The scope of predictive analytics to develop understanding of hidden needs and future issues is huge—it can accelerate decision making and reserve precious budgets.
1. The Benefits of predictive analytics
The benefits of predictive analytics are widely recognised in the private sector. However, practical implementation in the public sector is more difficult with complex stakeholder groups and public perception playing a large role in adoption. Clarity on the benefits is central to gaining broader buy-in.
The Local Government Association (LGA) identifies the core benefits as:
• Better outcomes – You can avoid committing resources to areas where they are not
required to refocus on those most at need.
• Targeting scarce resources – Risk stratification means that you can target the allocation of
resources, identify adverse events and monitor the impact of interventions.
• Decision support – Predictive analytics cannot replace human decision-making (that kind of
complexity is years’ away), but it can flag patterns before they emerge to enable individuals
to apply their contextual analysis to the data.
• Improving responses through time critical alert and decisions – Real time data means
that analytics can identify high-risk individuals such as those vulnerable to homelessness,
students at risk of becoming NEET and medical emergencies.
The benefits to both local and central government are clear, but the budgetary pressures and citizen needs in central and local government are different and determine the key use cases and applications that you should consider. So, it’s no wonder that the LGA has set up the Advanced and Predictive Analytics Network in Local Government – this is a complex field that requires careful navigation.

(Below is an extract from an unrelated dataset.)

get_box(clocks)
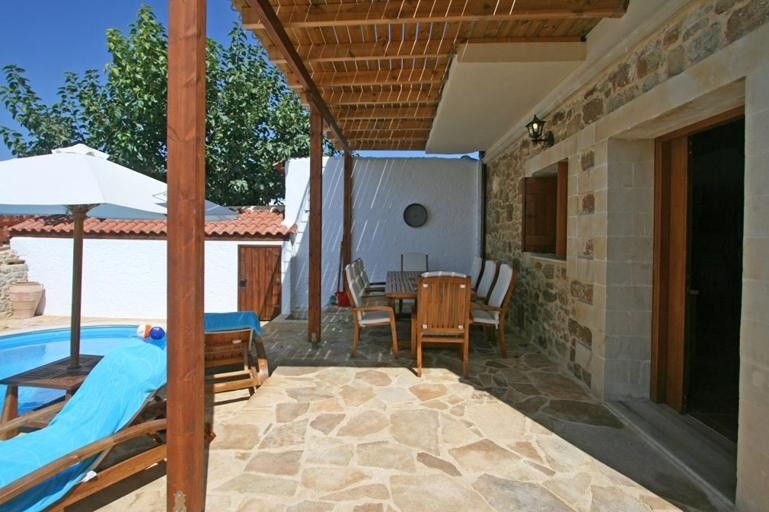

2. Predictive analytics in local councils
Innovation tends to start where pressure is the greatest and local councils have pioneered the use of predictive analytics to manage increasing demand and target limited resources. The Local Government Association (LGA) 2020 report “Using predictive analytics in local public services” identified “a small number of genuinely ground-breaking applications which suggest this type of technology is on the brink of real take-off.” In UK councils, these include:
• Predictive case notes for children’s services to support social workers in identifying where
preventative steps may be needed to protect a child.
• Internet of Things devices in the homes of social care clients to predict health problems at an
• Determining which households are at risk of becoming homeless before it happens and then
linking that data with text alerts to offer appointments to vulnerable groups.
These innovations help local councils to manage the explosion in data by distinguishing between key trends and bad data to improve outcomes, identify needs and reduce costly emergency interventions.
3. Predictive analytics in central government
The role of predictive analytics, Artificial Intelligence and Internet of Things in central government is focused on citizen services at a nationwide level. Key use cases include:
• Preventing accidents by using predictive analytics to predict which categories of drivers are at higher risk of accidents to drive personalised intervention.
• Detecting tax fraud and increasing tax collection through targeted programmes.
Predictive analytics in central government can drive the strategic evolution of citizen services across the public sector. It is a core strategic asset that improves citizen service, meets citizens’ expectations for relevancy and builds core capacity and efficiency.
The HEFCE-funded Catalyst project at the University of Essex found that the successful use of predictive analytics in local government requires a readiness for organisational transformation and an investigation of ethical concerns.
But the journey doesn’t stop there – as with every solution in the public sector, the spectrum of risks and issues spans from technical design to policy goals and operational use. Any project stakeholders would be wise to heed the words of Dr Theo Gazos, founder of the Predictive Analytics Group, when he says,
“Government and the public sector generally is becoming more and more interested in the data analytics and predictive analytics. Once you show somebody a solution and they get the intuition behind it, they are sold.”
So, do the groundwork, rigorously test before scaling and then, once your solution is demonstrated, it can be adopted and expanded.